Our class song could not have been more appropriate as we leave CU and branch out across the world. It has become the prayer of my heart, and I know it has for many other graduates as well.

Be Thou my Vision, O Lord of my heart;Naught be all else to me, save that Thou art. Thou my best Thought, by day or by night, waking or sleeping, Thy presence my light.

Be Thou my Wisdom, and Thou my true Word; I ever with Thee and Thou with me, Lord; Thou my great Father, I Thy true son; Thou in me dwelling, and I with Thee one.

Riches I heed not, nor man’s empty praise, Thou mine Inheritance, now and always: Thou and Thou only, put first in my heart, High King of Heaven, my Treasure Thou art.

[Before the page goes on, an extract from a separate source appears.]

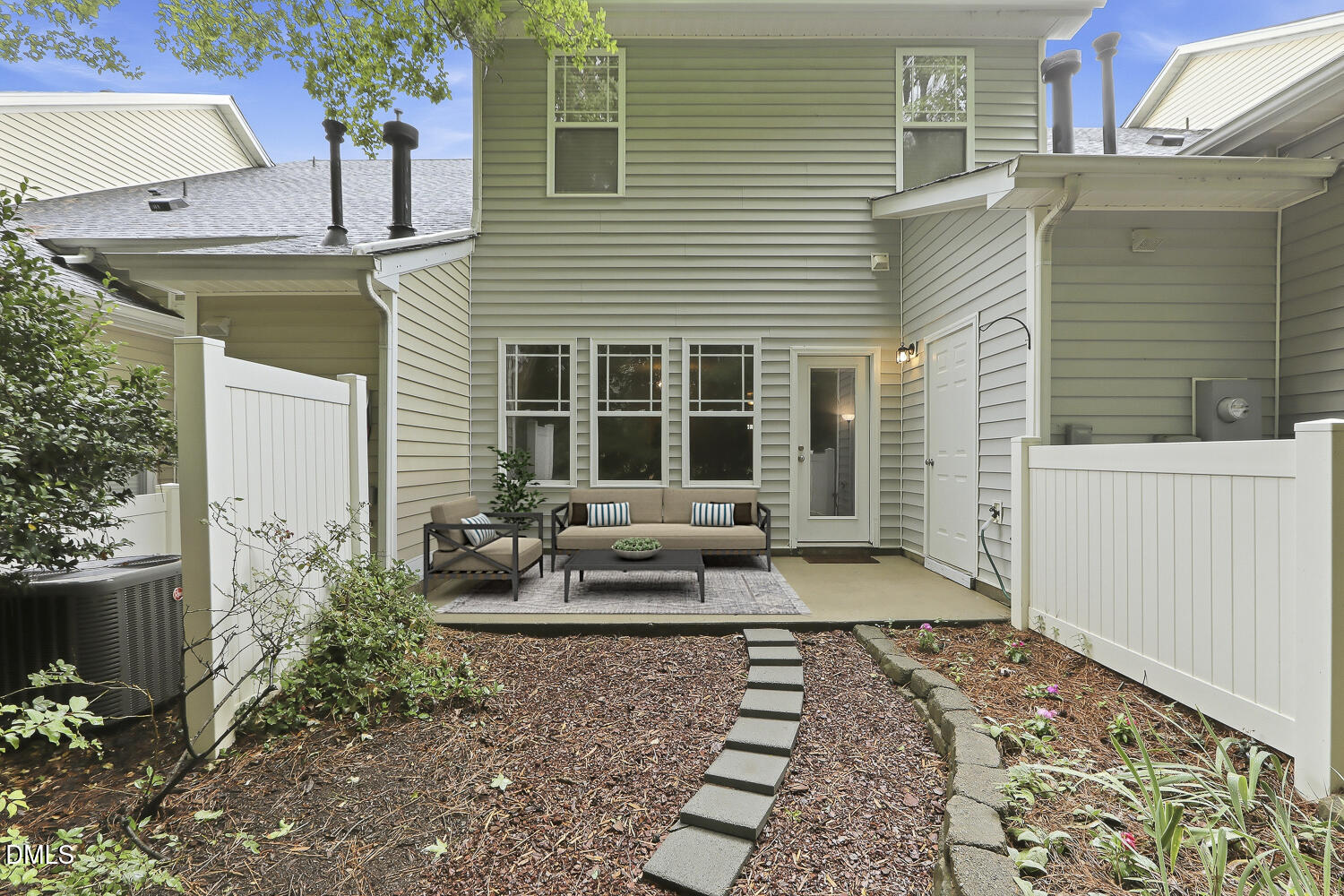 2506 Bryarton Village Way Property Photo 33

Oh, God, be my everything, be my delight; Be, Jesus, my glory My soul’s satisfied
Oh, God, be my everything, be my delight; Be, Jesus, my glory My soul’s satisfied

My Jesus, you satisfy; My Jesus, you satisfy

High King of Heaven, my victory won; May I reach Heaven’s joys, bright Heaven’s Sun! Heart of my own heart, whatever befall, Still be my Vision, O Ruler of all.

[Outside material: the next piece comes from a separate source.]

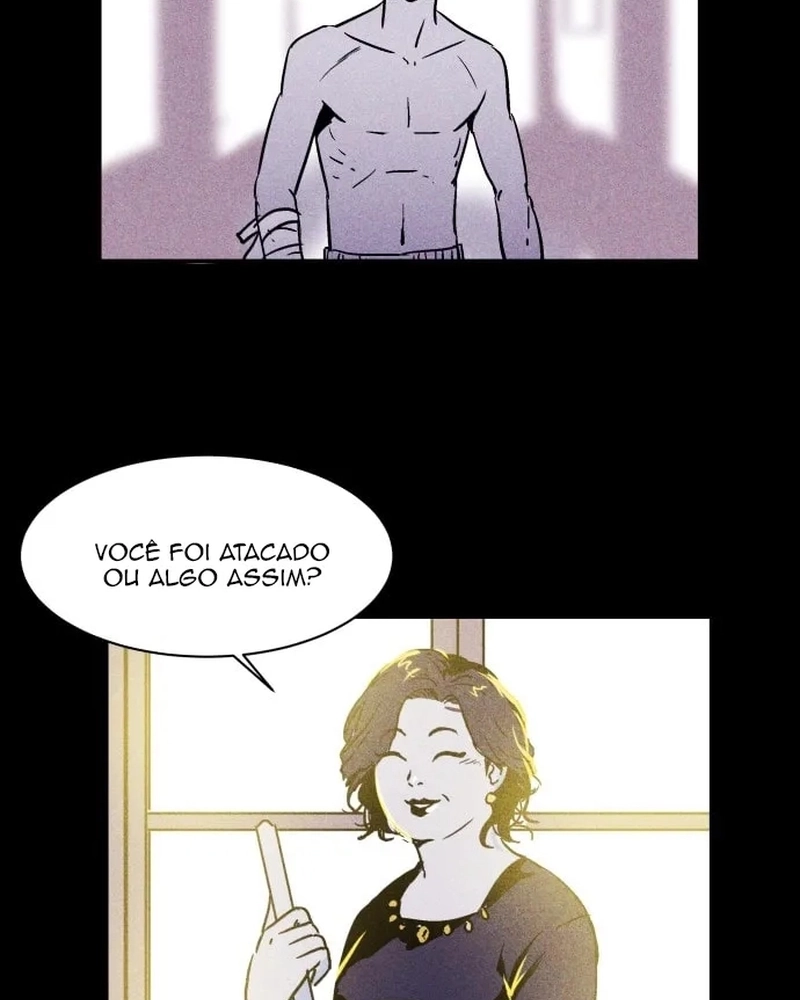 Cap 1 página 42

Oh, God, be my everything, be my delight
Be, Jesus, my glory My soul’s satisfied

Changing seasons

I already miss Cedarville; it became home to me. I never thought I would become so attached to a town that’s technically a village and is literally surrounded by corn. But somewhere along the way, I did. I interned at the high school. I was friends with families who lived in the community. I went to church with the locals. I was deeply invested in the culture and atmosphere of Cedarville. And I miss all of it. I miss my friends that I’ve built so many memories with. I miss the 3.5 mile route I’ve been running for the past 4 years. I miss driving the back roads that reminded me of home. I even miss Cedarville’s ridiculous wind and bi-polar weather. I must be a huge nerd at heart, because I already miss my favorite table in the library.

I stayed in Cedarville for a couple of days after graduation, but I am finally ready for this season to end. As much as I loved Cedarville, I’m ready to move on. I’m ready to see what lies ahead for me in Atlanta. I’m ready to make new friends; I’m ready to find a new church; I’m ready to map new runs; I’m ready to invest somewhere new. I am ready to continue building meaningful relationships–in new ways.

I’ve learned that the end of a season does not mean that you forget about it or replace people…you simply remember it fondly and say new hellos.